Поняв, что просто так эту массу тел не разъединить, полицейские, сложив предварительно оружие в караульном бараке, стали просто валить немцев на землю, орудуя кулаками и дубинками. Одни хватались за связанные шнурки ботинок и тянули их на себя, лишая людей опоры. Другие с силой толкали первую шеренгу в грудь. Падая, арестанты увлекали своих соседей, и скоро вся их толпа оказалась поваленной, хотя и продолжала частично держать сцепку руками. Расшнурованная обувь легко слетала с их ног вместе с носками. Сорванные ботинки полицейские парными связками отшвыривали в сторону и принимались за поясные ремни. Через несколько минут первых вырванных немцев, кого без куртки и рубахи, кого без штанов, а иных и полностью раздетыми, волокли к машинам. Выбившихся из сил полицейских заменяли свежими. Через полчаса все двести человек были один за другим вырваны из общей связки и растащены по автобусам, где каждого пристегивали к спинке сиденья наручниками. Следом без разбора зашвыривали сорванную одежду и обувь.

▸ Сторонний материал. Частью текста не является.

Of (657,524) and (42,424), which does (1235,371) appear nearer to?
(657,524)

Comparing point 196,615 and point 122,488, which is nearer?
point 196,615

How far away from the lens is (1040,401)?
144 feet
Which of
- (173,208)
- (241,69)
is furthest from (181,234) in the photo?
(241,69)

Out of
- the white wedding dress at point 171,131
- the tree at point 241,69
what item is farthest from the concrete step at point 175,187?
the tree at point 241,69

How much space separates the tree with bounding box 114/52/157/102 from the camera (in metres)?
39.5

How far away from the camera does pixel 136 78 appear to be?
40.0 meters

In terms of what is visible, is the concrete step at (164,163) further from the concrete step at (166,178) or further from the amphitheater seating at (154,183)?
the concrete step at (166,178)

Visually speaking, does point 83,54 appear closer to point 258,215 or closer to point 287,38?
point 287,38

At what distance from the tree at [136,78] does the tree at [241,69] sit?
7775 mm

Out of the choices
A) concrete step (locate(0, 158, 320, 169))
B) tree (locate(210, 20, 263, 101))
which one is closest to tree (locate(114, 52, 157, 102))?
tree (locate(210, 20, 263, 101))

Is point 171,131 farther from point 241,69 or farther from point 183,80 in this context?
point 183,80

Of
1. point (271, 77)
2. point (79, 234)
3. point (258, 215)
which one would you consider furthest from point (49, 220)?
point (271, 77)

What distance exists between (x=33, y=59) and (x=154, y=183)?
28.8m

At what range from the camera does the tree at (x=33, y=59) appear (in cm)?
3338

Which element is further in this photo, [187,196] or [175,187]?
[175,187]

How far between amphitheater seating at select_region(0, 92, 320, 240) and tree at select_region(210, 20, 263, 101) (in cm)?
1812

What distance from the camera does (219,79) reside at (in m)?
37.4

Третья часть интернированных резала себе вены стеклом, полосовала животы, дробила ступни тяжелыми камнями. В петле на собственном ремне был обнаружен автор хвалебной оды. Раненых связывали и уносили на носилках в заранее приготовленный санитарный автобус или в лагерный лазарет. Трупы «Руже де Лиля» и еще пятерых повесившихся завернули в одеяла и погрузили в один из фургонов.
Но все же большинство было таких, кто не сопротивлялся. Они либо понимали бессмысленность сопротивления; либо надеялись, что активность других и чужая кровь помогут и им; либо считали ужасы русского плена сильно преувеличенными немецкой пропагандой конца войны. Они покорно выстраивались в очередь у стола регистрации, отмечались и шли к указанному полицейским офицером автобусу. Среди этих последних был, разумеется, и Алекс Шеллен.

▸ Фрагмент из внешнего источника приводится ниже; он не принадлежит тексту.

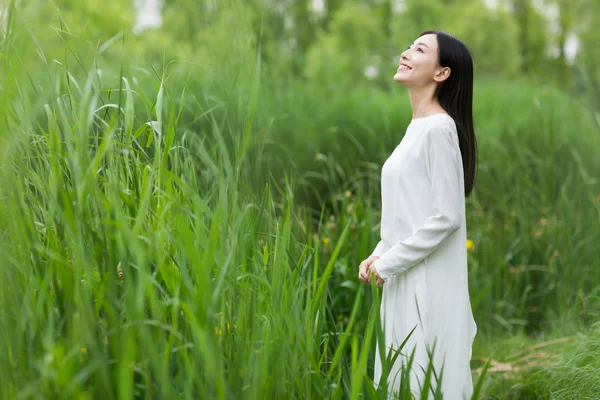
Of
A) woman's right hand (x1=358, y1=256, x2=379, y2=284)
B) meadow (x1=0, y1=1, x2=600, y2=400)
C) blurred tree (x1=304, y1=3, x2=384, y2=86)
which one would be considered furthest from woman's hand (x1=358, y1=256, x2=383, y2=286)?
blurred tree (x1=304, y1=3, x2=384, y2=86)

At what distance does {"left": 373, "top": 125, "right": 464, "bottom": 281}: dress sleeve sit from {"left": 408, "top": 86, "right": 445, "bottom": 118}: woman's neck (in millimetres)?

За пару часов до этого он тщательно побрился, затем извлек из своей мундирной сумки белую рубашку, теплую английскую куртку, черные брюки. Быстро обрядившись во все это и спрятав в кармане приобретенный им несколько дней назад черный галстук, он надел сверху свои парусиновые штаны и штормовку, предварительно обмотав шею теплым платком. Свой ваффенрок с наградами Алекс спрятал в щель под бараком. В мундирной сумке у него лежали завернутые в тряпицу модные гражданские туфли, которые он еще в сентябре выменял у одного из охранников на свои теплые летные сапоги.

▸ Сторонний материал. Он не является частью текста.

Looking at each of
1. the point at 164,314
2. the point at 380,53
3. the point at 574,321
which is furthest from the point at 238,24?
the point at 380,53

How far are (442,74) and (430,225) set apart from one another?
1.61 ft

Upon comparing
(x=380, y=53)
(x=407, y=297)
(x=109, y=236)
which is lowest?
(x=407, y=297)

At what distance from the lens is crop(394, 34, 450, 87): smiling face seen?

30 ноября в течение нескольких часов маневровые паровозы, пыхтя и посвистывая, вкатывали вагоны с «туристами», как неофициально называли интернированных немцев чиновники шведского МИДа, прямо на грузовую пристань Треллеборга. Пространство вокруг было плотно оцеплено войсками и полицией, свезенной сюда со всех ленов южной Швеции. Несмотря на позднюю осень, день выдался достаточно теплым. Процедура передачи обещала затянуться на долгие часы, и сотни немцев уселись прямо на бетон пристани, подложив под себя кто одеяло, кто шинель. Три тысячи человек с тоской поглядывали на высокий борт теплохода и отворачивались. Где тот король, которого они славили всего три дня назад, и где тот Бог, который, если верить надписям на пряжках их поясных ремней, всегда был с ними.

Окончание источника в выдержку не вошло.